* 短い課題 a *
リストの冒頭から「11.1 inches」を含む行までを、両端の行も含めて、「mannequin leg」を「display leg」に置き換えて更新せよ。ほかの部分は一切変えず、該当範囲の行だけを示すこと。

* 本文 *
+--

-->
2013年6月4日火曜日


在米国日本大使館 経済班 二等書記官


小寺次郎さん                  




初志貫徹。外交官として活躍中の小寺次郎さんには、この言葉がぴったり当てはまる。「天下国家のために尽くしたい」という学生時代からの思いは、今でも全く変わっていない。外交官としてその実現に向けてひた走る小寺さんからは、一切の迷いも感じられなかった。そして、国益への貢献を常に追い求めてきたからこそ、あるとき自らに訪れた「ピンチ」を、国益にとっての「チャンス」と捉えて挑戦することが出来たのだという。
これだけ熱意を持った人が日本の行政を支えてくれている、そう思うだけできっと心強くなれるはずだ。





きっかけは父の教え

Q. 外交官になろうと思ったきっかけは?

公務員だった父から、幼い頃から歴史、経済、政治のことを聞かされて育ってきたこともあり、高校に入る頃には、将来は父のように天下国家のために尽くしたいと思うようになりました。

+--

* 短い課題 b *
本文から「初志貫徹。外交官として活躍中」以降「Q. 外交官になろうと思ったきっかけは?」までを、両端を含めてそのまま抜き出せ。

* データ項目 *
+--

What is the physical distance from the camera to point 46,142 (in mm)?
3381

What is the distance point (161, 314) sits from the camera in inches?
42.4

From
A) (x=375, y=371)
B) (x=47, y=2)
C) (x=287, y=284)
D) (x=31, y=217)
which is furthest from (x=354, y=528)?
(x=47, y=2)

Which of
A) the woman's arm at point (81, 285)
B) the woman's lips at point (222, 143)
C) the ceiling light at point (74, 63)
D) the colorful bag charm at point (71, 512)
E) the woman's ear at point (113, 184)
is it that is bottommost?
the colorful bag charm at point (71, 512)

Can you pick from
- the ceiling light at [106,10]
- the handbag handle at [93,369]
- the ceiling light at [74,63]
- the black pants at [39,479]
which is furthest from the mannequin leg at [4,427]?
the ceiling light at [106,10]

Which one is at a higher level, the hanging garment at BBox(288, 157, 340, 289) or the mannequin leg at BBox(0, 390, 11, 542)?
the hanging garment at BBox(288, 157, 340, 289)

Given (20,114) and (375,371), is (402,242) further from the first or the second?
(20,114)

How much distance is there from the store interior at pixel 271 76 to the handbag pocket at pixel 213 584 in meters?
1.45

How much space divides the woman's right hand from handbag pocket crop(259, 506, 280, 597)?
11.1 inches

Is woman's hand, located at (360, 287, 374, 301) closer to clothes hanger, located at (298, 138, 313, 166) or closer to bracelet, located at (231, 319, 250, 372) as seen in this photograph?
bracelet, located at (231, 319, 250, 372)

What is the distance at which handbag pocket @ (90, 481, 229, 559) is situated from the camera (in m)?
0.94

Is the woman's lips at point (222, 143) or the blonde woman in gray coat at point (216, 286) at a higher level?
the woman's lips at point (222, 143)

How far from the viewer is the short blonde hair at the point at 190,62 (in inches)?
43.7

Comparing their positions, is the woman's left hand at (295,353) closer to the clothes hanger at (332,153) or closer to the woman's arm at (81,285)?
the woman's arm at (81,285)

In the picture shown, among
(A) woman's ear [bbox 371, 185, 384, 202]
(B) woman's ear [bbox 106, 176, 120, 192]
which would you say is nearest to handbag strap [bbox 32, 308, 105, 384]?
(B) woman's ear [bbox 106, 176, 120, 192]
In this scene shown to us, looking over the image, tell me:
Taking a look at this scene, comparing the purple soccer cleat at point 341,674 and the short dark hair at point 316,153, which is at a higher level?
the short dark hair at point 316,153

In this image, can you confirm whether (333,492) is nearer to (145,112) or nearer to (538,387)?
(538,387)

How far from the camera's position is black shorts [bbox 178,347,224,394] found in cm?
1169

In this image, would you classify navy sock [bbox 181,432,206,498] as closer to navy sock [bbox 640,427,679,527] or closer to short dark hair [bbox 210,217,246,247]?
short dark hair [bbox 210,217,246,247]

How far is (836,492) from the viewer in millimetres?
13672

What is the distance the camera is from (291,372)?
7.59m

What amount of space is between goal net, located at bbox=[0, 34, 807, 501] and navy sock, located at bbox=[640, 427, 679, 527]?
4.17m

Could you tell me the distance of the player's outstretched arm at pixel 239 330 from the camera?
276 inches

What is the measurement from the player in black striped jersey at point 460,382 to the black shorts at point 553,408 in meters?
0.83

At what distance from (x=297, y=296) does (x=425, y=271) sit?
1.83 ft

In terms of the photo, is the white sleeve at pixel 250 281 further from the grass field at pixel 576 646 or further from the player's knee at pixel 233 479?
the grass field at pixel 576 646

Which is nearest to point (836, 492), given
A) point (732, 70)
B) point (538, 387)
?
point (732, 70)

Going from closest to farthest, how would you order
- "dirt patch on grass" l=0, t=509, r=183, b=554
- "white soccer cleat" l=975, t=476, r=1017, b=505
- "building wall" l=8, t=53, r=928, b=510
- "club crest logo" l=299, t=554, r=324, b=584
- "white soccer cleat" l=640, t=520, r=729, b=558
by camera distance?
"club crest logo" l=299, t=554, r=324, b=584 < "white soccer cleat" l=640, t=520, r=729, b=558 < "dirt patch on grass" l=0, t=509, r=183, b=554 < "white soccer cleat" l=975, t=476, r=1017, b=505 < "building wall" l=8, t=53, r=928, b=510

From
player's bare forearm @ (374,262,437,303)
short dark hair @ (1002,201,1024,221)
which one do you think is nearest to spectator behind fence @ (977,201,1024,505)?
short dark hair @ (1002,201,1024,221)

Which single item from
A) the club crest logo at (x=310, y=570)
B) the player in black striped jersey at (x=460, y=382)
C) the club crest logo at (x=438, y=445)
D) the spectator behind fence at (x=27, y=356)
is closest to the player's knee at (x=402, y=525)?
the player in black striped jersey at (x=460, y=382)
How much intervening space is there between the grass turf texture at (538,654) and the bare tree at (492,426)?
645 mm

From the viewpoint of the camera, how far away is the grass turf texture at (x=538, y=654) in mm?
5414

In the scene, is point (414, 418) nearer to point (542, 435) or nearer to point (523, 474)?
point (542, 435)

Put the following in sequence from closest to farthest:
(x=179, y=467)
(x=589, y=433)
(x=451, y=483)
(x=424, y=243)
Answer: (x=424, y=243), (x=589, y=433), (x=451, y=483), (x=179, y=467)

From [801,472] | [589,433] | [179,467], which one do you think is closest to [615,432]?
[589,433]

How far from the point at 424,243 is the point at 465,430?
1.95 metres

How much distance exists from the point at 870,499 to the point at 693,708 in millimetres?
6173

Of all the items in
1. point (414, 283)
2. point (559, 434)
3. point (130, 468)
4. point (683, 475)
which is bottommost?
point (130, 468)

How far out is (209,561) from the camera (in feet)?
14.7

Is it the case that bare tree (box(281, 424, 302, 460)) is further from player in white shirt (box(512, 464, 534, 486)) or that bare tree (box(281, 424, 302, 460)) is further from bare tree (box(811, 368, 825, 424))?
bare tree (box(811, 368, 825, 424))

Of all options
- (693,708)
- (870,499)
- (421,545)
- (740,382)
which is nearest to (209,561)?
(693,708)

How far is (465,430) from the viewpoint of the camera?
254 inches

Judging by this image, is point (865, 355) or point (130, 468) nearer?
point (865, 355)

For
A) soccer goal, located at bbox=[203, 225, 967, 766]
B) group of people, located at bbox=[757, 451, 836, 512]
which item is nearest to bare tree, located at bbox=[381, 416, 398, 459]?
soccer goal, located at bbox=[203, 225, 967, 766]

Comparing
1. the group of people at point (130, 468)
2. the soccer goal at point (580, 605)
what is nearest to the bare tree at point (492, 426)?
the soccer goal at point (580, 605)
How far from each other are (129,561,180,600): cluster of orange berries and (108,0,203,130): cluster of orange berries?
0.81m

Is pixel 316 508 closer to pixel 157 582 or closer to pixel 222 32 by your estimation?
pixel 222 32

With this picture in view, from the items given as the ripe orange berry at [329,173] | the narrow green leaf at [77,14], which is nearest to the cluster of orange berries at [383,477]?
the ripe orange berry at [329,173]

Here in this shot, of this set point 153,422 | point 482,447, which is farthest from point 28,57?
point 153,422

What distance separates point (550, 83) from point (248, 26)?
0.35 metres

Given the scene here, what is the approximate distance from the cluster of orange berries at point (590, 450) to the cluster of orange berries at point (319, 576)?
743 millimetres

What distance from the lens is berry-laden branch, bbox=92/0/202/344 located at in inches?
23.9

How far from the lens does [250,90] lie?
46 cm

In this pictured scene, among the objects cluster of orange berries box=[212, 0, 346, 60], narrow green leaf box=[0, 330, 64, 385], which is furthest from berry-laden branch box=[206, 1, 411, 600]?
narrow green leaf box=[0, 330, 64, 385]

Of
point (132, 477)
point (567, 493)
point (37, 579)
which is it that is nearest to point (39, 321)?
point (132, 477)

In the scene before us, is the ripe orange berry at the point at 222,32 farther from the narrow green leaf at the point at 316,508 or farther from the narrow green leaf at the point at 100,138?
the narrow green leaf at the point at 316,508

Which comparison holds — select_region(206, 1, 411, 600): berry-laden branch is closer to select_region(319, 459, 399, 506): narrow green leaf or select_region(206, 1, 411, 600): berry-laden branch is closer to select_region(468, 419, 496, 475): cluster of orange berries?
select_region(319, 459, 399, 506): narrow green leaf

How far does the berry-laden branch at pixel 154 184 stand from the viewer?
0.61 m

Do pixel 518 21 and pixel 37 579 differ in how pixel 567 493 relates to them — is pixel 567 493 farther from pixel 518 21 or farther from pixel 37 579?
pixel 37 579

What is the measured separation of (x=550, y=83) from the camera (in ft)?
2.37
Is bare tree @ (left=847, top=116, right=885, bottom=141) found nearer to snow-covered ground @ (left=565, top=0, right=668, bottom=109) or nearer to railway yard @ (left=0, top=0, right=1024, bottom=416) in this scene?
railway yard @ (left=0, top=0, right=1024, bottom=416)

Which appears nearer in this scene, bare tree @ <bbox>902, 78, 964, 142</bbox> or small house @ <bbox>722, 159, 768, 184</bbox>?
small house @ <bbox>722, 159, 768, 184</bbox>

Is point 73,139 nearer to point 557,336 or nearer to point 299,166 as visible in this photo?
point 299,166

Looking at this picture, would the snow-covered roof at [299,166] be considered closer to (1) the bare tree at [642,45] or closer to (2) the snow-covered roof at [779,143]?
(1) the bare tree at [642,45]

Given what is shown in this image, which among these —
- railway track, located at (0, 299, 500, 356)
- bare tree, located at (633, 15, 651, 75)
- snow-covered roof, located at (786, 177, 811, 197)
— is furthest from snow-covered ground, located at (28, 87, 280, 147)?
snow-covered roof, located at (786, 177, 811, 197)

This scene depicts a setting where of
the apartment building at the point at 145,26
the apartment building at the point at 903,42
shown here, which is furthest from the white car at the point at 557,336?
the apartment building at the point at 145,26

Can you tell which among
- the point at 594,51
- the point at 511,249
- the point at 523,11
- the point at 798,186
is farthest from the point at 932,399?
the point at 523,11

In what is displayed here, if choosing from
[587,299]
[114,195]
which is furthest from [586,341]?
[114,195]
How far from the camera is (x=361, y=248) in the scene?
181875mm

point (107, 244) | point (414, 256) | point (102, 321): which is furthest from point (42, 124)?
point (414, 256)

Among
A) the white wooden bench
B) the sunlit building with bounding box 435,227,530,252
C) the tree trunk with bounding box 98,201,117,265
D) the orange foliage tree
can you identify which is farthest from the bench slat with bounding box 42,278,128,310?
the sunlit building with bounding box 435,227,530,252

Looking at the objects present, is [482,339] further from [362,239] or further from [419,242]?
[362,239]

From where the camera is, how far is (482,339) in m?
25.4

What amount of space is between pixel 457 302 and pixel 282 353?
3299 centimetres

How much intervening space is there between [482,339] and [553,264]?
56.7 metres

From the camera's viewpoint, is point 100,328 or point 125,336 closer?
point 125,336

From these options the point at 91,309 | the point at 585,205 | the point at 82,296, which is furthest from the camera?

+--

* 全文出力 a *
What is the physical distance from the camera to point 46,142 (in mm)?
3381

What is the distance point (161, 314) sits from the camera in inches?
42.4

From
A) (x=375, y=371)
B) (x=47, y=2)
C) (x=287, y=284)
D) (x=31, y=217)
which is furthest from (x=354, y=528)?
(x=47, y=2)

Which of
A) the woman's arm at point (81, 285)
B) the woman's lips at point (222, 143)
C) the ceiling light at point (74, 63)
D) the colorful bag charm at point (71, 512)
E) the woman's ear at point (113, 184)
is it that is bottommost?
the colorful bag charm at point (71, 512)

Can you pick from
- the ceiling light at [106,10]
- the handbag handle at [93,369]
- the ceiling light at [74,63]
- the black pants at [39,479]
which is furthest from the display leg at [4,427]?
the ceiling light at [106,10]

Which one is at a higher level, the hanging garment at BBox(288, 157, 340, 289) or the display leg at BBox(0, 390, 11, 542)?
the hanging garment at BBox(288, 157, 340, 289)

Given (20,114) and (375,371), is (402,242) further from the first or the second?
(20,114)

How much distance is there from the store interior at pixel 271 76 to the handbag pocket at pixel 213 584 in meters?
1.45

How much space divides the woman's right hand from handbag pocket crop(259, 506, 280, 597)?
11.1 inches

* 全文出力 b *
初志貫徹。外交官として活躍中の小寺次郎さんには、この言葉がぴったり当てはまる。「天下国家のために尽くしたい」という学生時代からの思いは、今でも全く変わっていない。外交官としてその実現に向けてひた走る小寺さんからは、一切の迷いも感じられなかった。そして、国益への貢献を常に追い求めてきたからこそ、あるとき自らに訪れた「ピンチ」を、国益にとっての「チャンス」と捉えて挑戦することが出来たのだという。
これだけ熱意を持った人が日本の行政を支えてくれている、そう思うだけできっと心強くなれるはずだ。





きっかけは父の教え

Q. 外交官になろうと思ったきっかけは?